MADRID: Police in Spain’s North African enclave of Ceuta arrested four men on Saturday suspected of belonging to a militant network that may have been planning an attack in Spain, the interior ministry said.
Spain has stepped up security as well as efforts to prevent the radicalisation of young Muslim citizens following attacks in Paris this month in which gunmen killed 17 people.
Confirming the arrests, Spanish Interior Minister Jorge Fernandez Diaz told reporters: “They are two pairs of brothers, highly radicalised and highly trained.”
Diaz said there were “many parallels” with the two brothers who attacked the Paris office of the satirical newspaper Charlie Hebdo earlier this month, shooting dead 12 people. He did not elaborate.
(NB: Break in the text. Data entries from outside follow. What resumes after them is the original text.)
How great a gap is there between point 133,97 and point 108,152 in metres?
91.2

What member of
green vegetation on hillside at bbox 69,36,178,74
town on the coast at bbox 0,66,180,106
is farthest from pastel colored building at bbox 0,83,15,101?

El Mundo newspaper quoted Diaz as saying the four detained brothers were of Moroccan origin, but held Spanish nationality.
In searches carried out alongside the arrests, police found combat gear and knives, he added.
Earlier, the interior ministry released a short statement saying police were investigating whether the four men had been planning an attack in Spain.
Authorities in Ceuta, an autonomous Spanish city bordering Morocco, declined to comment.
Sources close to the investigation told El País newspaper the probe had started two weeks ago when one of the four posted a video on his Facebook page showing him providing military training and urging others to wage jihad.
Spain is among a number of European countries struggling to deter young Muslim citizens from becoming jihadists in Syria or Iraq, fearing they might return to plot attacks on home soil.
The Spanish cabinet has said it will put forward a plan to counter radicalisation among Muslim citizens at its weekly meeting next Friday.
Spanish and Moroccan police arrested seven people in December in a joint operation to prevent the recruitment of women to go to Syria and Iraq to support Daesh insurgents there.
Last September, Spanish police arrested nine people suspected of belonging to a militant cell linked to Daesh in Melilla, another Spanish enclave on the northern coast of Africa.